DOCUMENT EXTRACT
Establish regular conference call or video meetings


February 23, 2021

This article is part of Advocacy Basics: Working with Congress.

In the process of moving members of Congress (MoCs) toward being champions for our cause and deepening the relationship with MoCs and their staff, RESULTS partners may find that they have formed a strong enough working relationship with an office to merit having regular meetings with these offices (generally with specific aides). These meetings could advance your work on a particular campaign, provide a vehicle for ongoing information-share on the hot topics of the moment, and help establish a powerful partnership with the MoC and their staff for advancing RESULTS goals.

Here are some steps you can take to facilitate having regular meetings with your MoC’s staff:

  • Assess where your member of Congress is on our Champion Scale. This assessment will help you get a sense of how you might get the most receptive response from the congressional office as you broach the subject of a regular meeting.
  • Bring up the subject of having regular meetings as a partnership for moving mutual goals forward. Describe how your meeting would be a sharing of information and would involve multiple RESULTS partners from around the district or state. Consider how the strategic involvements and passions of the MoC and of their staff might be served through the specific campaigns and momentum-building that RESULTS volunteers can offer. Keep in mind that the MoC/staff will invest the time in these meetings only when it advances their own perceived self-interest.
  • Establish a regular pattern for meetings. Set a specific time each month or quarterly to have your meeting (whatever frequency your group and the aide(s) agree to). We know that congressional offices are incredibly busy, and you may experience resistance to the idea simply be because the aide doesn’t feel he/she can reliably make a standing commitment. If this is the case, be reassuring about your flexibility. Suggest that you tentatively schedule each meeting a month out, reconfirming a week prior and then a day prior, just to make sure circumstances haven’t changed.
  • Be ready to describe the community outreach and coalition-building you have done around the particular issue you want to discuss. Not only will this help prove that there is a constituency interested in the topic and demonstrate how robust the grassroots presence could be on the call(s), but it could also show that there is a body of people back in the district/state ready to support the legislator’s work on the issue.

TASK ITEM
In the article on regular meetings with congressional staff, turn the paragraph that begins "In the process of moving members of Congress" into a short list that keeps its main facts.

DATA PROVIDED
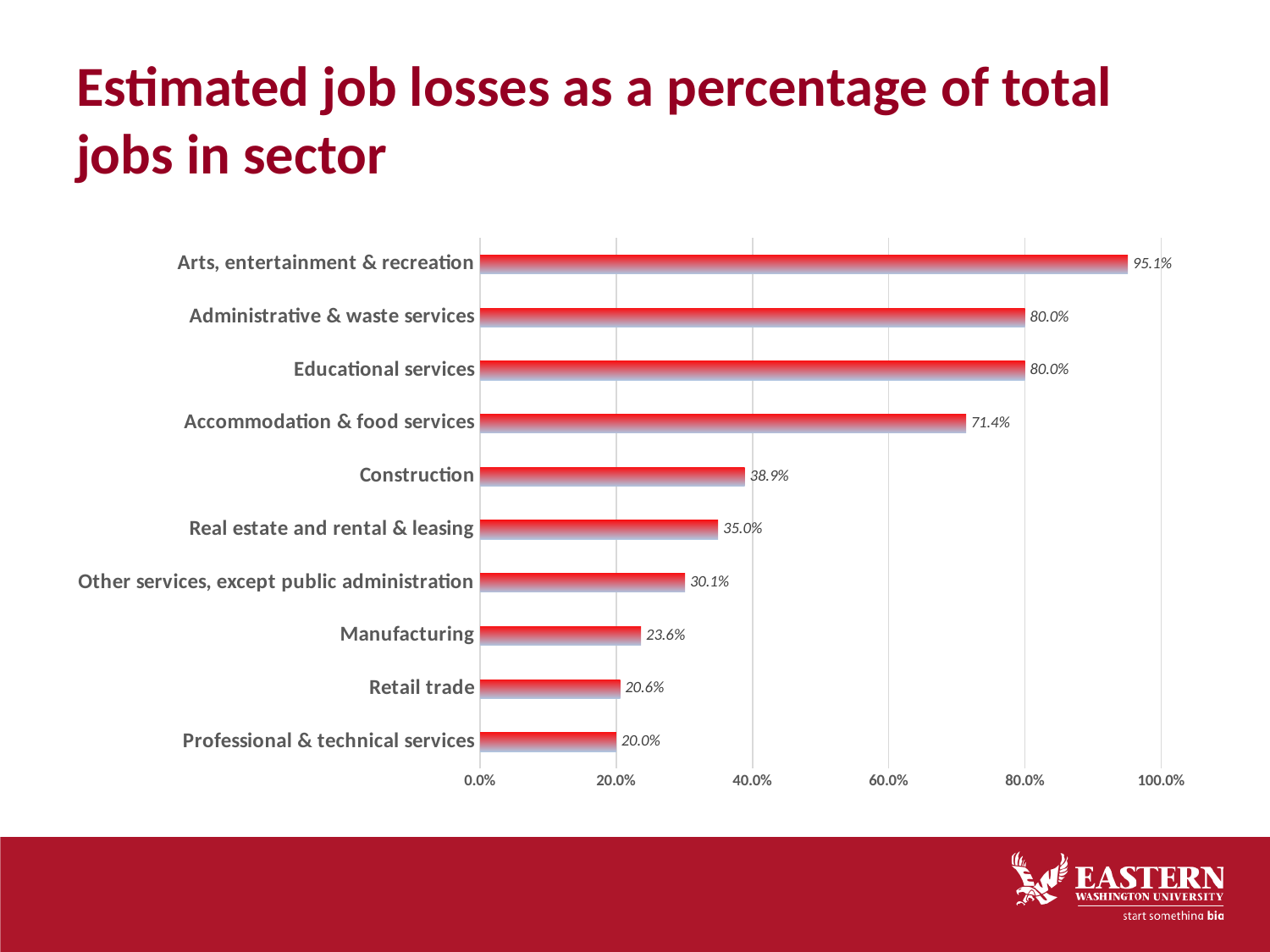
What is the title of the slide? Estimated job losses as a percentage of total jobs in sector What is the difference between the values for Arts, entertainment & recreation and Construction? 56.2% What is the estimated job loss percentage for Arts, entertainment & recreation? 95.1% Which sector has the lowest estimated job loss percentage? Professional & technical services Which is larger, the value for Construction or the value for Real estate and rental & leasing? Construction What kind of chart is shown on the slide? Bar chart What is the value shown for Manufacturing? 23.6% What is the difference between the values for Retail trade and Professional & technical services? 0.6% Is the value for Other services, except public administration greater or less than 40.0%? less What is the value shown for Accommodation & food services? 71.4% Which sector has the highest estimated job loss percentage? Arts, entertainment & recreation How many sectors are shown in the chart? 10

TASK OUTPUT
- As RESULTS partners move members of Congress (MoCs) toward championing the cause and deepen ties with them and their staff, a working relationship with an office may become strong enough to merit regular meetings, generally with specific aides.
- Such meetings could:
  - advance work on a particular campaign
  - provide ongoing information-sharing on current hot topics
  - help build a powerful partnership with the MoC and staff for advancing RESULTS goals